Aryabhata was an acclaimed mathematician-astronomer. He was born in Kusuma pura (present day Patna) in Bihar, India. His contribution to mathematics, science and astronomy is immense, and yet he has not been accorded the recognition in the world history of science. At the age of 24, he wrote his famed “Aryabhatiya”. He was aware of the concept of zero, as well as the use of large numbers up to 1018. He was the first to calculate the value for ‘pi’ accurately to the fourth decimal point. He devised the formula for calculating areas of triangles and circles. He calculated the circumference of the earth as 62,832 miles, which is an excellent approximation, and suggested that the apparent rotation of the heavens was due to the axial rotation of the earth on its axis. He was the first known astronomer to devise a continuous counting of solar days, designating each day with a number. He asserted that the planets shine due to the reflection of sunlight, and that the eclipses occur due to the shadows of moon and earth. His observations discount the “flat earth” concept, and lay the foundation for the belief that earth and other planets orbit the sun.
Childhood & Early Life.
Aryabhata’s birthplace is uncertain, but it may have been in the area known in ancient texts as Ashmaka, which may have been Maharashtra or Dhaka or in Kusumapura in present day Patna.

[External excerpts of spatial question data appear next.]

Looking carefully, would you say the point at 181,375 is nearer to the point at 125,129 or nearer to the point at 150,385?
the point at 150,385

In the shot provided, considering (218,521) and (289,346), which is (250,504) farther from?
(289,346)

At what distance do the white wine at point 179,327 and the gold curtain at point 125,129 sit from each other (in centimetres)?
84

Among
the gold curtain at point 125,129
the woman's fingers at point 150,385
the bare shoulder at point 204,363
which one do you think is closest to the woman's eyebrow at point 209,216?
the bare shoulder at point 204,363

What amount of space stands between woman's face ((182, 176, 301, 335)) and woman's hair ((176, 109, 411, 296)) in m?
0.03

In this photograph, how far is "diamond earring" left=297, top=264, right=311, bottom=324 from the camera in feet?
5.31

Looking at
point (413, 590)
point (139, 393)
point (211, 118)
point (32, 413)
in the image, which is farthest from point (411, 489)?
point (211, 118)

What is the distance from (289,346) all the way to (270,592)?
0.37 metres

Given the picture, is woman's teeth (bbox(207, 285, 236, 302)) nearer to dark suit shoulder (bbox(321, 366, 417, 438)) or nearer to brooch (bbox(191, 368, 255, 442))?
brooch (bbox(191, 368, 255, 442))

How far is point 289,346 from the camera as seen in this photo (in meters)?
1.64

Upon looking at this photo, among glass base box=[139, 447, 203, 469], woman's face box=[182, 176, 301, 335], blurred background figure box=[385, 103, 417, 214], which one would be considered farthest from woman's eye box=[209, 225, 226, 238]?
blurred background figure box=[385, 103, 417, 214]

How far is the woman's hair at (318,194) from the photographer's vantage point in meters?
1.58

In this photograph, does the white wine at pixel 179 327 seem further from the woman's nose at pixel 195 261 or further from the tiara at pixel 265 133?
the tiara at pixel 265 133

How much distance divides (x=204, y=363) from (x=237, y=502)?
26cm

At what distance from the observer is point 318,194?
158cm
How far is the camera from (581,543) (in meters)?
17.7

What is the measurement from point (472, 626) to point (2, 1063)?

Some archaeological evidence suggests that he came from the present day Kodungallur, the historical capital city of Thiruvanchikkulam of ancient Kerala – this theory is strengthened by the several commentaries on him having come from Kerala.
He went to Kusumapura for advanced studies and lived there for some time. Both Hindu and Buddhist traditions, as well as Bhaskara I, the 7th Century mathematician, identify Kusumapura as modern Patna.